Task brief:
In the items below, change every "leaning fence post" to "slanted fence post" and reproduce them with everything else left unchanged.

===== Provided records =====

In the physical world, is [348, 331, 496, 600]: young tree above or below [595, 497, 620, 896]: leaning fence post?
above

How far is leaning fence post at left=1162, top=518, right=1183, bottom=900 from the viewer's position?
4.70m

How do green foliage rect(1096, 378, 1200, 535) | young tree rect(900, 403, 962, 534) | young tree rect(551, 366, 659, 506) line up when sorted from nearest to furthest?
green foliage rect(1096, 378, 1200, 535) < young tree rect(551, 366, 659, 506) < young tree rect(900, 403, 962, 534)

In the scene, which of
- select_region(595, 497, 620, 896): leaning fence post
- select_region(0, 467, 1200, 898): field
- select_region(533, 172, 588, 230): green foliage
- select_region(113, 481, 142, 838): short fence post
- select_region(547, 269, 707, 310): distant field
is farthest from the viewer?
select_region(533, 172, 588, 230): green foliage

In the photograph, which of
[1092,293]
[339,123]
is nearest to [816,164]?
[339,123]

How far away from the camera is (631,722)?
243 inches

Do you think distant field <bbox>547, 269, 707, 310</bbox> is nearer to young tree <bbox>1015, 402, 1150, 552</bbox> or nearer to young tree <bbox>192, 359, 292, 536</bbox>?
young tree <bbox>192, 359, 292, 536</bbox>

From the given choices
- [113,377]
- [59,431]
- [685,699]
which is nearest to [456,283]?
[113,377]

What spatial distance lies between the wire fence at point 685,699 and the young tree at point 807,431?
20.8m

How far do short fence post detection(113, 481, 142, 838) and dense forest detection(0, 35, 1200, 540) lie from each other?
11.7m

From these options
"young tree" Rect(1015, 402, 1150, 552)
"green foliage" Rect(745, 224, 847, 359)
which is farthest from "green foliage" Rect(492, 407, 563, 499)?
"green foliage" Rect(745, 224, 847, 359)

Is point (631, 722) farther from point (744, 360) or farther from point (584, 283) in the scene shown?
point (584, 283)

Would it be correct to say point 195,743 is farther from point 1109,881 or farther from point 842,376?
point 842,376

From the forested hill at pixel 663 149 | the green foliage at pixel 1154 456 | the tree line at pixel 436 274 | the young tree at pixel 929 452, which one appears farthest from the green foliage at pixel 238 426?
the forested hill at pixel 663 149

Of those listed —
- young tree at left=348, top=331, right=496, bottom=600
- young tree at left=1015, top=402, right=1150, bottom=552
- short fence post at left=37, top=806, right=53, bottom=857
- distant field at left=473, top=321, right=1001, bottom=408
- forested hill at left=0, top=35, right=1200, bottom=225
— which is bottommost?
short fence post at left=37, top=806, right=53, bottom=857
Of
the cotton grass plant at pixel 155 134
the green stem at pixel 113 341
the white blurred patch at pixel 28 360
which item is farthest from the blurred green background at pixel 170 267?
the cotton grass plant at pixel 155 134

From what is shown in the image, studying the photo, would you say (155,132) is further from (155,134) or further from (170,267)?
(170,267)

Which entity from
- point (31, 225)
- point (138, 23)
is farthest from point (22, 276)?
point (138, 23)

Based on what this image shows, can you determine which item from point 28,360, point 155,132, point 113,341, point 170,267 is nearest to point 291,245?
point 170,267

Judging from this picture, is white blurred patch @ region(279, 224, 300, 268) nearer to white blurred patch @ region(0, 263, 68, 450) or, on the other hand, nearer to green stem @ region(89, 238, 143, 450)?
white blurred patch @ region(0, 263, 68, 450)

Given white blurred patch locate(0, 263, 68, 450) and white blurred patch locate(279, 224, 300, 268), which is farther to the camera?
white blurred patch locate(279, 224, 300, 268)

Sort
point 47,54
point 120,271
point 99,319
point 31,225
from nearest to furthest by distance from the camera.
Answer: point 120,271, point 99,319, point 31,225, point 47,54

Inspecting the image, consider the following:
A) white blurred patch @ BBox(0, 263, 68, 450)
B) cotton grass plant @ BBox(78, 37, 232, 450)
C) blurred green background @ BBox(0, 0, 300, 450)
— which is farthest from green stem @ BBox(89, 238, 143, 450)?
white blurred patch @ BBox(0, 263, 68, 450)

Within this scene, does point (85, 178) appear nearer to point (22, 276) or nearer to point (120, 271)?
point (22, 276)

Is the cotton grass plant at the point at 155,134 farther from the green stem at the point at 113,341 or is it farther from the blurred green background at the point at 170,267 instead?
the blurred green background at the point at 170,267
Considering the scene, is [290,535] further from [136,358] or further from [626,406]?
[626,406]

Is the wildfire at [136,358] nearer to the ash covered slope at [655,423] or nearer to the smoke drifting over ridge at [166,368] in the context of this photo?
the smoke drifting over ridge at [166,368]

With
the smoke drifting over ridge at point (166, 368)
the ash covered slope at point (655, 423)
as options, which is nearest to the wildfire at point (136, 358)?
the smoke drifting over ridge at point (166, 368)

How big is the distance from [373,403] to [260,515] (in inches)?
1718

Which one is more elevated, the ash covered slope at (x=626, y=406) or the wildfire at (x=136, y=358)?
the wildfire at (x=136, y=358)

=====

Result of the exercise:
In the physical world, is [348, 331, 496, 600]: young tree above or below [595, 497, 620, 896]: slanted fence post?
above

How far is slanted fence post at left=1162, top=518, right=1183, bottom=900 from the viewer's position?
4.70m

How do green foliage rect(1096, 378, 1200, 535) | young tree rect(900, 403, 962, 534) | young tree rect(551, 366, 659, 506) line up when sorted from nearest to furthest?
green foliage rect(1096, 378, 1200, 535) < young tree rect(551, 366, 659, 506) < young tree rect(900, 403, 962, 534)

In the scene, which of
- select_region(595, 497, 620, 896): slanted fence post
- select_region(0, 467, 1200, 898): field
- select_region(533, 172, 588, 230): green foliage
- select_region(113, 481, 142, 838): short fence post
- select_region(547, 269, 707, 310): distant field
is farthest from the viewer?
select_region(533, 172, 588, 230): green foliage

In the photograph, which of
[1092,293]
[339,123]
is nearest to [816,164]?
[339,123]

How far away from the camera is (631,722)?
243 inches

Do you think distant field <bbox>547, 269, 707, 310</bbox> is nearer to young tree <bbox>1015, 402, 1150, 552</bbox> or nearer to young tree <bbox>192, 359, 292, 536</bbox>?
young tree <bbox>192, 359, 292, 536</bbox>

From the given choices
- [113,377]
- [59,431]
- [685,699]
which is nearest to [456,283]?
[113,377]

What spatial distance lies between the wire fence at point 685,699 and the young tree at point 807,431?
20.8m

How far do short fence post detection(113, 481, 142, 838) and dense forest detection(0, 35, 1200, 540) lie from each other?
11.7m

From these options
"young tree" Rect(1015, 402, 1150, 552)
"green foliage" Rect(745, 224, 847, 359)
which is farthest from "green foliage" Rect(492, 407, 563, 499)?
"green foliage" Rect(745, 224, 847, 359)

Is point (631, 722) farther from point (744, 360) or farther from point (584, 283) in the scene shown?
point (584, 283)

Would it be correct to say point 195,743 is farther from point 1109,881 or farther from point 842,376?
point 842,376

From the forested hill at pixel 663 149 | the green foliage at pixel 1154 456 | the tree line at pixel 436 274 | the young tree at pixel 929 452, which one appears farthest from the green foliage at pixel 238 426?
the forested hill at pixel 663 149

Of those listed —
- young tree at left=348, top=331, right=496, bottom=600
- young tree at left=1015, top=402, right=1150, bottom=552
- short fence post at left=37, top=806, right=53, bottom=857
- distant field at left=473, top=321, right=1001, bottom=408
- forested hill at left=0, top=35, right=1200, bottom=225
— which is bottommost?
short fence post at left=37, top=806, right=53, bottom=857
Of
the cotton grass plant at pixel 155 134
the green stem at pixel 113 341
the white blurred patch at pixel 28 360
which item is farthest from the blurred green background at pixel 170 267?
the cotton grass plant at pixel 155 134

From what is shown in the image, studying the photo, would you say (155,132) is further from (155,134) or further from (170,267)?
(170,267)

Which entity from
- point (31, 225)
- point (138, 23)
is farthest from point (22, 276)?
point (138, 23)

Based on what this image shows, can you determine which item from point 28,360, point 155,132, point 113,341, point 170,267 is nearest to point 291,245?
point 170,267

Judging from this picture, is white blurred patch @ region(279, 224, 300, 268) nearer to white blurred patch @ region(0, 263, 68, 450) or, on the other hand, nearer to green stem @ region(89, 238, 143, 450)?
white blurred patch @ region(0, 263, 68, 450)

Given white blurred patch locate(0, 263, 68, 450) and white blurred patch locate(279, 224, 300, 268), which is farther to the camera?
white blurred patch locate(279, 224, 300, 268)

Sort
point 47,54
point 120,271
point 99,319
point 31,225
from nearest to furthest by distance from the camera.
Answer: point 120,271, point 99,319, point 31,225, point 47,54

Inspecting the image, consider the following:
A) white blurred patch @ BBox(0, 263, 68, 450)
B) cotton grass plant @ BBox(78, 37, 232, 450)
C) blurred green background @ BBox(0, 0, 300, 450)
— which is farthest from green stem @ BBox(89, 238, 143, 450)?
white blurred patch @ BBox(0, 263, 68, 450)

Within this scene, does point (85, 178) appear nearer to point (22, 276) or nearer to point (120, 271)?
point (22, 276)

Is the cotton grass plant at the point at 155,134 farther from the green stem at the point at 113,341 or is it farther from the blurred green background at the point at 170,267 instead?
the blurred green background at the point at 170,267
Considering the scene, is [290,535] further from [136,358] or further from [626,406]?
[626,406]

Is the wildfire at [136,358] nearer to the ash covered slope at [655,423] or nearer to the smoke drifting over ridge at [166,368] in the context of this photo?
the smoke drifting over ridge at [166,368]

With
the smoke drifting over ridge at point (166, 368)
the ash covered slope at point (655, 423)
as options, which is nearest to the wildfire at point (136, 358)?
the smoke drifting over ridge at point (166, 368)

How big is the distance from [373,403] to [260,515] (in inches)?
1718

Which one is more elevated, the ash covered slope at (x=626, y=406) or the wildfire at (x=136, y=358)?
the wildfire at (x=136, y=358)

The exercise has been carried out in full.